Totality is a design and manufacturing company that provides high-performance client-server systems that cater to the 24/7/365 production needs of manufacturers in high-volume production. Its primary product, the Direct Part Marking Machine, is used in applications where manufacturers need to mark parts using traceable data such as part numbers, serial numbers, batch numbers, date/month/year codes, and other necessary information. As an example, the automotive industry uses the marking machine to mark vehicles as well as automotive parts and accessories. To advance this technology, Totality wanted to create a more comprehensive and useful digital marking system.

That’s when the company’s engineers designed the MC2012E SmartMark marking machine, which consists of a Marking Stylus and the Marking Controller. The controller harbors a two-axis carriage, which supports the marking stylus. While each axis is driven by its own stepper motor, the axes operate in a synchronized manner to produce the downloaded character and graphic vectors. The engineering team chose to use stepper motors because they are simple and economical when compared to servomotor systems, and provide more than enough accuracy for the operation, even in open-loop operation. For example, addressable accuracy is 1 µm at a 256 microstep operation, while the effective accuracy is limited to 25 µm due to practical limitations of the mechanical system employed for the operation.


In these component creation and configuration screens, a user gets to select the information required for the particular marking operation from a simple menu.

This accuracy allows a pneumatic marking stylus, which is attached to the XY carriage, to trace the vectors and make a permanent impression, similar to a pen plotter, directly on the specific part to be marked. The marking machine creates the impressions through a series of indents that are created using high air pressure on the part itself at very high frequency rates. This marking technique is called micro percussion, or dot peen marking. The pneumatic stylus is supplied between 3 and 5 bar air pressure, depending on the required depth of marking and component hardness.

The engineers chose AllMotion stepper controllers and drivers because they are efficient, feature-rich, and reasonably priced. The MC2012E SmartMark machine incorporates two AllMotion EZHR17EN high-resolution stepper motor controllers and drivers—one for each axis. The controllers are tightly synchronized so that they can efficiently and accurately align the stylus into position for marking. Designed specifically to allow for the rapid implementation of stepper motor solutions in automation products, the controllers provide all the functions necessary for the application in one well-integrated unit.
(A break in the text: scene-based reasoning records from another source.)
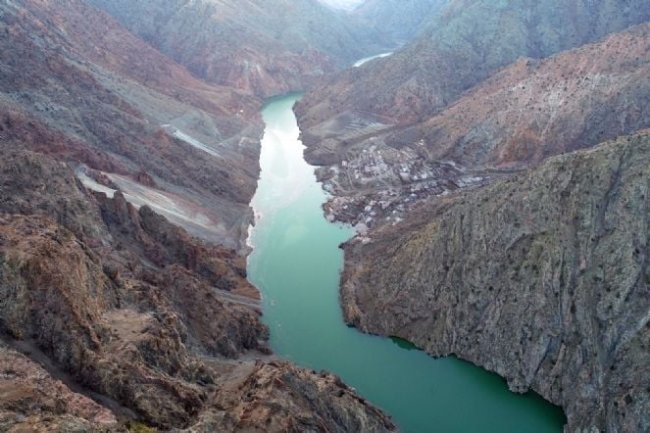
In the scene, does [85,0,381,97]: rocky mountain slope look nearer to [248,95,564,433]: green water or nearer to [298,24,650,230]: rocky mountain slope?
[298,24,650,230]: rocky mountain slope

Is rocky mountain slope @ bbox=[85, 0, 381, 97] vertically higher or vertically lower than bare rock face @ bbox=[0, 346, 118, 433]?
higher

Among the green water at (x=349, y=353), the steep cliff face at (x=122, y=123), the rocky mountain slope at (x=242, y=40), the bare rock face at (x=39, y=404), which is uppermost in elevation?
the rocky mountain slope at (x=242, y=40)

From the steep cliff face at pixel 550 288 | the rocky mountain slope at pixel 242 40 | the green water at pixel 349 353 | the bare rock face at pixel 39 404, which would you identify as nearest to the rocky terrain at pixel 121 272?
the bare rock face at pixel 39 404

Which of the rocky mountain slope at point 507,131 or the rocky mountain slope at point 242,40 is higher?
the rocky mountain slope at point 242,40

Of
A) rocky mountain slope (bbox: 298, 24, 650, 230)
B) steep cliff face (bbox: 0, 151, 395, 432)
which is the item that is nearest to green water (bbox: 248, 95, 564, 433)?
steep cliff face (bbox: 0, 151, 395, 432)

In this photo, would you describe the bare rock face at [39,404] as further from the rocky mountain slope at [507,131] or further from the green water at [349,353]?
the rocky mountain slope at [507,131]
This includes the high-resolution stepper motor control; the axis homing function inputs and outputs that are used to implement functions such as start marking cycle, end of cycle signaling and marking status indications; high current switching for controlling the solenoid valves used to operate the pneumatic stylus; and an RS485 interface for communications with the host PC. The two EZHR17EN controllers are synchronized to produce the required marking at a very high resolution and at very high speeds of up to 5 characters per second at a 3-mm character height.


Once the user fills out the data on the Totality software, the marking data is available to download to the AllMotion EZHR17EN controller.


Each EZHR17EN measures only 1.6 × 1.6-in., and is a fully intelligent motor controller and driver. The controller uses a single 4-wire bus containing two power wires and two communications wires. The controller can be used in a standalone operation or up to 16 of the controllers can be daisy chained together.

In most manufacturing environments the marking operation occurs at the end of the manufacturing line after the part has gone through any operational testing. This means that the MC2012E SmartMark is also installed at the end of the line. The EZHR17EN gets its operational data from a host PC, through easy-to-use marking software supplied by Totality.

Marking data includes line configuration so that each line of the manufacturing operation is accounted for; component creation including part name, number, and current serial number; and component configuration, which may include both constants and variable parameters such as plant code, shift code, batch code, date code, line code, and serial number. The marking operation begins by first performing a homing operation on the X and Y axes, and then proceeding with composing and marking each part for each block of sequential components.

Overall, the Direct Part Marking Machine takes only a few minutes to prepare in most cases. Due to the small size of the EZHR17EN, as well as its many capabilities, the marking machine provides the simplest and most accurate marking available, and can be integrated quickly and efficiently into most any industrial application.